### Aim of the task
Pull out, word for word, the passage of the AWS operational excellence text that runs from "AWS ‐ Concepts" up to and including "responses to events.".

### Text section

────────────────────────────────────────

AWS ‐ Concepts - FullstackCodingGuy/Developer-Fundamentals GitHub Wiki
Basics
Operational Excellence
Design Principle
The following are design principles for operational excellence in the cloud:
-
Perform operations as code: In the cloud, you can apply the same engineering discipline that you use for application code to your entire environment. You can define your entire workload (applications, infrastructure, etc.) as code and update it with code. You can script your operations procedures and automate their process by launching them in response to events. By performing operations as code, you limit human error and create consistent responses to events.
-
Make frequent, small, reversible changes: Design workloads that are scalable and loosely coupled to permit components to be updated regularly. Automated deployment techniques together with smaller, incremental changes reduces the blast radius and allows for faster reversal when failures occur. This increases confidence to deliver beneficial changes to your workload while maintaining quality and adapting quickly to changes in market conditions.
-
Refine operations procedures frequently: As you evolve your workloads, evolve your operations appropriately. As you use operations procedures, look for opportunities to improve them. Hold regular reviews and validate that all procedures are effective and that teams are familiar with them. Where gaps are identified, update procedures accordingly. Communicate procedural updates to all stakeholders and teams. Gamify your operations to share best practices and educate teams.
-
Anticipate failure: Perform “pre-mortem” exercises to identify potential sources of failure so that they can be removed or mitigated. Test your failure scenarios and validate your understanding of their impact. Test your response procedures to ensure they are effective and that teams are familiar with their process. Set up regular game days to test workload and team responses to simulated events.
-
Learn from all operational failures: Drive improvement through lessons learned from all operational events and failures. Share what is learned across teams and through the entire organization.
-
Use managed services: Reduce operational burden by using AWS managed services where possible. Build operational procedures around interactions with those services.

────────────────────────────────────────

### Provided material
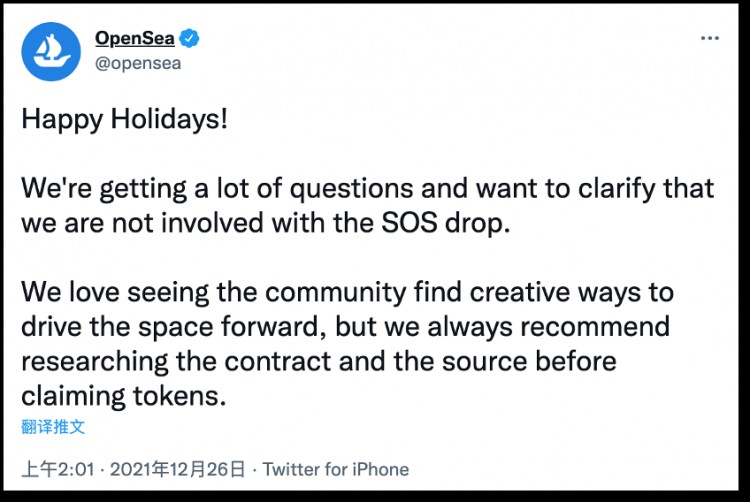 OpenDAO挑戰(zhàn)OpenSea IPO，創(chuàng)造SOS空投狂潮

────────────────────────────────────────

### Solution below
AWS ‐ Concepts - FullstackCodingGuy/Developer-Fundamentals GitHub Wiki
Basics
Operational Excellence
Design Principle
The following are design principles for operational excellence in the cloud:
-
Perform operations as code: In the cloud, you can apply the same engineering discipline that you use for application code to your entire environment. You can define your entire workload (applications, infrastructure, etc.) as code and update it with code. You can script your operations procedures and automate their process by launching them in response to events. By performing operations as code, you limit human error and create consistent responses to events.